- 1 1/2 cups (200 g) Blanched Almond Flour
- 1/4 cup (25 g) Unsweetened Cocoa Powder
- 1/4 teaspoon Baking Soda
- 1/4 teaspoon fine Sea Salt
- 1/2 (60 g) cup Roasted, Unsalted Pecans, chopped
- 1/2 cup (60 ml) Pure Maple Syrup (I prefer darker Grade B)
- 2 large Eggs, whisked
- 1/4 cup (54 g) Melted Coconut OIl
- 1 teaspoon pure Vanilla Extract
- 1 cup (140 g) frozen Raspberries
- Cooking Spray
- Pre-heat oven to 350 degrees F with the rack in the middle. Spray & line a large baking sheet with parchment paper. Whisk together dry ingredients in a large bowl. Combine wet ingredients in another bowl. Stir together wet & dry to form a batter, gently folding in the raspberries last.
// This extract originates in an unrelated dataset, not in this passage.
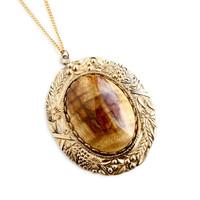 Vintage Gold Tone Wood Pendant Necklace - Retro 1960s Flower Costume Jewelry / Statement Tigers Eye Wood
- Bake for about 25 minutes or until the cookies are done in the center (start checking at 22 minutes). Let them cool for a bit on the baking sheet & then transfer to a cooling rack.
- Store in an airtight container in the refrigerator. Re-heat as needed or enjoy at any temperature.
- I like to use frozen raspberries for this recipe so I can easily fold them into the thick batter without them breaking up too much.